[トップ] [検索] [管理用]
Jin's Diary&Essey

  #727
真作・贋作
Date: 2014/02/06(Thu) 
昔から絵画・彫刻・文学・演劇ほか芸術の世界には「本人の作か、それとも他人のものか」という論議が゜尽きることが無い。
音楽ではバッハをはじめとして本人のものか他人の作曲か…という議論が限りなくある。

あのモーツァルトのレクィエムも彼が書いている途中で死んでしまい続きは弟子が筆を進め…というエピソードがあり、ベートーヴェンが心血注いで書き上げた曲を依頼者の某貴族が自分の作品として発表してしまう…などなどこの種の話は限りなくあってなん100年もかけて学者が真偽の程はもとより作品自体の価値等についての研究に打込んでいる。

今回、S氏がアイデアを練りN氏がそれを具体的な音楽として書き上げ、発表はS氏作として来た…というだけの話をまるで鬼の首を取ったように週刊誌、新聞、TV、ラジオ。ネットなどで騒ぎ立てている。

それならば、昔のマンガ、今のアニメはどうなるのか?
原作者がストーリーのもととキャラクターの最初のイメージを出した後はいわゆる「工房」なるところで大勢の職人達がせっせと書き上げて行くのが現実だ。あの大ヒットアニメのの原作者はけしからん、工房の職人達の著作権はどうなる…などと騒ぎ立てた所でナンセンスであることは明白。

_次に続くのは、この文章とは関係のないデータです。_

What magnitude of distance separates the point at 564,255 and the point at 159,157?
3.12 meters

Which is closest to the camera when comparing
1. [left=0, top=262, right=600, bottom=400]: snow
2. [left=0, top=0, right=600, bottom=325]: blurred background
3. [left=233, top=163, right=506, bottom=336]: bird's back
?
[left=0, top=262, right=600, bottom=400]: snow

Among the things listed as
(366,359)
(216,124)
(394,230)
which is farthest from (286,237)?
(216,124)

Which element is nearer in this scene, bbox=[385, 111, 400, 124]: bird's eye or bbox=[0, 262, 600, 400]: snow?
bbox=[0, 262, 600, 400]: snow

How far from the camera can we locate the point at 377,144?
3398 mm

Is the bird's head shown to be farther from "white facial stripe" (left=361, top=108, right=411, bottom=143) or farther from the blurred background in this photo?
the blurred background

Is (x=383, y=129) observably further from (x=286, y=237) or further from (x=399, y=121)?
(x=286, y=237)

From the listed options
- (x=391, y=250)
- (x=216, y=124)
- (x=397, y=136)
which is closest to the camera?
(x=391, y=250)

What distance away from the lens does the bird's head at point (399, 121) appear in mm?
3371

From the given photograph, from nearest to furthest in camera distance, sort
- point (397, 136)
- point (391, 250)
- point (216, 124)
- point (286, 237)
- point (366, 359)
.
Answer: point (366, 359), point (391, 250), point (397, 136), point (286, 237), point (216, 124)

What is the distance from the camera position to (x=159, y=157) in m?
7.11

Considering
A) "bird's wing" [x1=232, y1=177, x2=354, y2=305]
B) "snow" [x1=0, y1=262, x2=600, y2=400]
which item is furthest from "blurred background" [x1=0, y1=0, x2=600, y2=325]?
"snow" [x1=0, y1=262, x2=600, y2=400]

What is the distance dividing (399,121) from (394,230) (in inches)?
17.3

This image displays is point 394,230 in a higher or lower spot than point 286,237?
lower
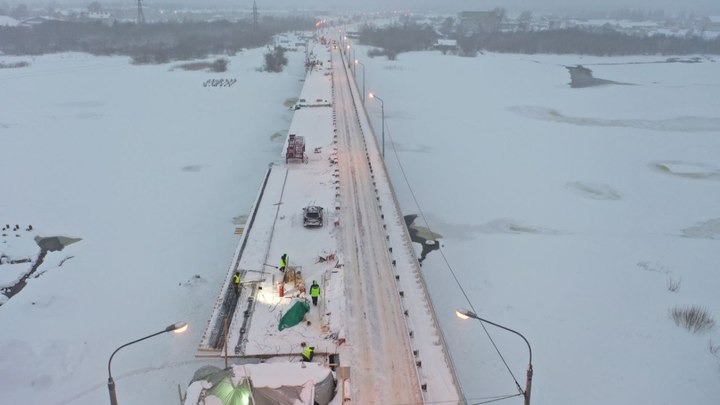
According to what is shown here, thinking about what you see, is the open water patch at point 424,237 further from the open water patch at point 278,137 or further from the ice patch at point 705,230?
the open water patch at point 278,137

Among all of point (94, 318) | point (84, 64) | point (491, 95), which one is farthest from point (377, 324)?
point (84, 64)

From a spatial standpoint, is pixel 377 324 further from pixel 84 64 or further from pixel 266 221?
pixel 84 64

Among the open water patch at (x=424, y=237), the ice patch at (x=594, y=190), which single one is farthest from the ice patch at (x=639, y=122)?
the open water patch at (x=424, y=237)

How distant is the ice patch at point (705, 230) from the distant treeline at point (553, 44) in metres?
95.4

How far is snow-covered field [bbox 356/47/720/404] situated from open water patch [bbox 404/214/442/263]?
519mm

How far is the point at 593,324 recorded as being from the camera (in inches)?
984

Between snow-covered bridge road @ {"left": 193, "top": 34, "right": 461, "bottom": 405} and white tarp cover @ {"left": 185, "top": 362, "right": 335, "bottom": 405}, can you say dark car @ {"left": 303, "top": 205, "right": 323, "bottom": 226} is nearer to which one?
snow-covered bridge road @ {"left": 193, "top": 34, "right": 461, "bottom": 405}

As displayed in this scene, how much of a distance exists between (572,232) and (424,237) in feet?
30.9

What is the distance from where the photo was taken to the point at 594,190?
41.0 m

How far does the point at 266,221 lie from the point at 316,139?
1867 cm

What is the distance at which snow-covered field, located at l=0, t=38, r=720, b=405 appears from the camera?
876 inches

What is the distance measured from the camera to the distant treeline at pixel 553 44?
136625 millimetres

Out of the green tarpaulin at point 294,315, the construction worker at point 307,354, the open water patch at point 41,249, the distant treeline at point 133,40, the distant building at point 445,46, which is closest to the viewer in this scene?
the construction worker at point 307,354

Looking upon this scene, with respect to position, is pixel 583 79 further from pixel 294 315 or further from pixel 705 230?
pixel 294 315
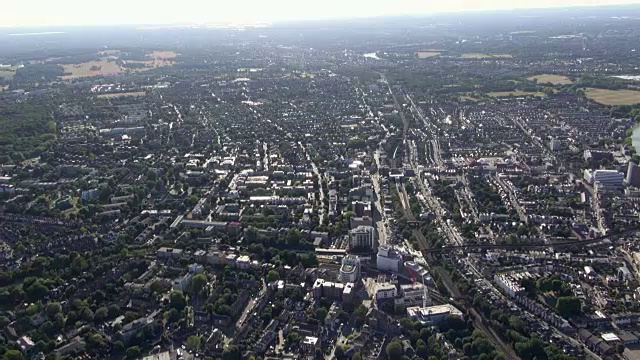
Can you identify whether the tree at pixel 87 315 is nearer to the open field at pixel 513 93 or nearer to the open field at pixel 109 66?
the open field at pixel 513 93

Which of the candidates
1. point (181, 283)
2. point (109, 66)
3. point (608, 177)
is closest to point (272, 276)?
point (181, 283)

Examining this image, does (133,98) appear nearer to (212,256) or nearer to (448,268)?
(212,256)

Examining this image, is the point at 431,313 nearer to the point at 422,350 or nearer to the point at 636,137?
the point at 422,350

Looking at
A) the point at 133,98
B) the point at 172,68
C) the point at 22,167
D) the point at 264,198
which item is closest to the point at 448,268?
the point at 264,198

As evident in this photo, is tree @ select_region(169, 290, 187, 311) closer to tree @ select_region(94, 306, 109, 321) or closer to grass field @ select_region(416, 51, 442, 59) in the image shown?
tree @ select_region(94, 306, 109, 321)

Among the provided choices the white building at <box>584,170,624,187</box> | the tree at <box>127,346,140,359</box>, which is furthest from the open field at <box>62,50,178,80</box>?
the tree at <box>127,346,140,359</box>
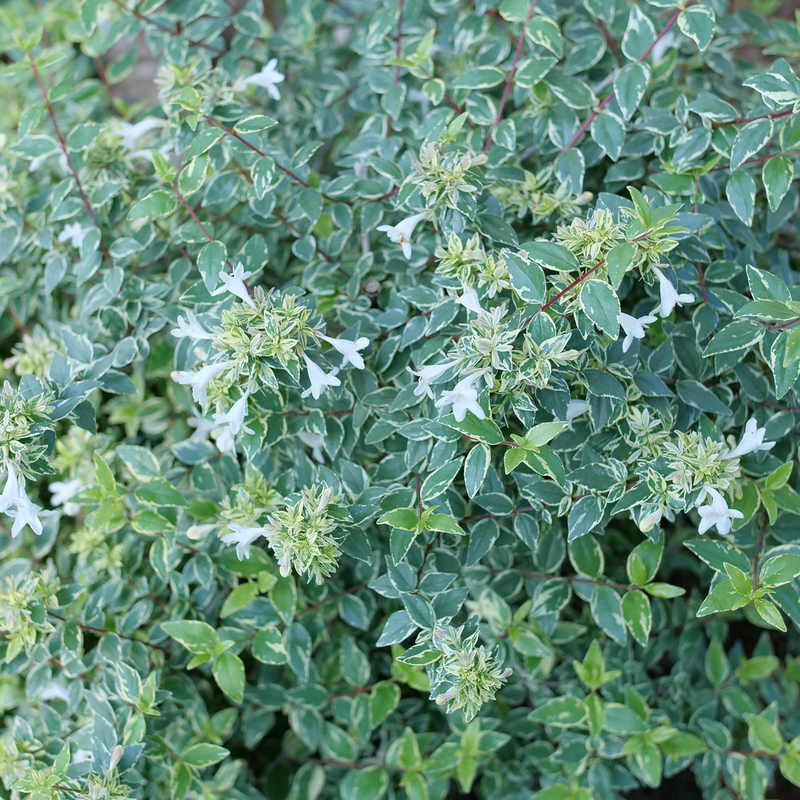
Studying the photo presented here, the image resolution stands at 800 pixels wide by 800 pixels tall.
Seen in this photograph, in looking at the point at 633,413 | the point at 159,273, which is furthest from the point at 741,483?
the point at 159,273

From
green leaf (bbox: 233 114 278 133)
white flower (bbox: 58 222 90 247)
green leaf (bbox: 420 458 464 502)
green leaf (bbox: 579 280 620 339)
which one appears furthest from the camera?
white flower (bbox: 58 222 90 247)

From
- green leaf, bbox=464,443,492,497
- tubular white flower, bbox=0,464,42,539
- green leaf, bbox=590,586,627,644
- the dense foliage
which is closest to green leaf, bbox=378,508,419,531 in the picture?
the dense foliage

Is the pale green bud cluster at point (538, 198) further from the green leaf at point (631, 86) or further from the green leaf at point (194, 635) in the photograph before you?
the green leaf at point (194, 635)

高校生時代のことだが、売れっ子推理作家の「著作工房 ? ! 」に就職した同級生が居て「あたしが執筆している新聞小説読んでる?」などと大胆発言するのがいて良く聞くとその作家本人はプロット(筋書き)を提出した後は資料集めに忙しくて毎日なん100枚にもなる連載など書いている暇は無く、◎◎新聞はA君、週刊誌△△はB女、というように割り当てて書かせて本人は時折「どうなっている??」とチェックする程度であったと聞く。

きのう今日の騒ぎの原因は、ジャーナリストや勉強不足のコメンテイターあたりが歴史も知らず芸術も理解出来ず、日頃下世話な世界で糊口をしのいでいるだけなのに、こんなときばかり姦しい。

笑止千万!! 歴史と芸術を学びましょうね。